Dililearngen

**Name of the Vulnerable Software and Affected Versions** EyouCMS version 1.6.4-UTF8-SP1 **Description** A stored cross-site scripting (XSS) issue allows attackers to execute arbitrary web scripts or HTML via a crafted payload injected into the `Menu Name` field at "/login.php?m=admin&c=Index&a=changeTableVal& ajax=1&lang=cn". **Recommendations** For EyouCMS version 1.6.4-UTF8-SP1, consider disabling the `changeTableVal` function in the `/login.php` endpoint until a patch is available. Restrict access to the `Menu Name` field to minimize the risk of exploitation.
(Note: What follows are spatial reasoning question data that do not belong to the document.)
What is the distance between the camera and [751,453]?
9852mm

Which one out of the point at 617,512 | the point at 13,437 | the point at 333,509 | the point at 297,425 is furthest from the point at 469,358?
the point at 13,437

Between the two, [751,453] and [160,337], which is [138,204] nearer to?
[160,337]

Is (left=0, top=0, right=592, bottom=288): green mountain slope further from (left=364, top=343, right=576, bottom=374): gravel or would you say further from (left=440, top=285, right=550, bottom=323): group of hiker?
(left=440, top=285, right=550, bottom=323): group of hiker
Avoid using the `/login.php?m=admin&c=Index&a=changeTableVal& ajax=1&lang=cn` endpoint with untrusted input until the issue is resolved.
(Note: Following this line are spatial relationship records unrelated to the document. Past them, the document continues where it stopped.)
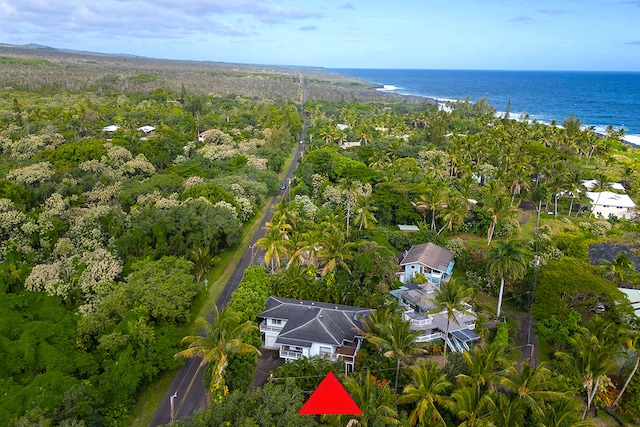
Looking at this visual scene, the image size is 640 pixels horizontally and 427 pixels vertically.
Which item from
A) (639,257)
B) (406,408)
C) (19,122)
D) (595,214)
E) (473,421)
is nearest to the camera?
(473,421)

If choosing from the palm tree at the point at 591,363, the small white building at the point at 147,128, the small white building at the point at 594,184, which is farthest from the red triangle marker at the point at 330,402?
the small white building at the point at 147,128

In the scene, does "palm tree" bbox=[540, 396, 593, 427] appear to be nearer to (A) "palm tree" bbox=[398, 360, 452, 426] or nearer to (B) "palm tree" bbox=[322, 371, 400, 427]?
(A) "palm tree" bbox=[398, 360, 452, 426]

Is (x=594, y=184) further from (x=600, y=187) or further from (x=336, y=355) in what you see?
(x=336, y=355)

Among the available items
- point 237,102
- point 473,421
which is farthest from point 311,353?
point 237,102

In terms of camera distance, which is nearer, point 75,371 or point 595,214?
point 75,371

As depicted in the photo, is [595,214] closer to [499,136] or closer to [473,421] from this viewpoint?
[499,136]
**Name of the Vulnerable Software and Affected Versions** EyouCMS version 1.6.4-UTF8-SP1 **Description** A stored cross-site scripting (XSS) issue allows attackers to execute arbitrary web scripts or HTML via a crafted payload injected into the `Field Title` field at "/login.php?m=admin&c=Field&a=arctype add& ajax=1&lang=cn". This enables attackers to potentially manipulate the website's behavior. **Recommendations** For EyouCMS version 1.6.4-UTF8-SP1, consider disabling the `arctype add` functionality in the `/login.php` endpoint until a patch is available to prevent exploitation of the stored XSS vulnerability. Restrict access to the `Field Title` field to minimize the risk of malicious payload injection.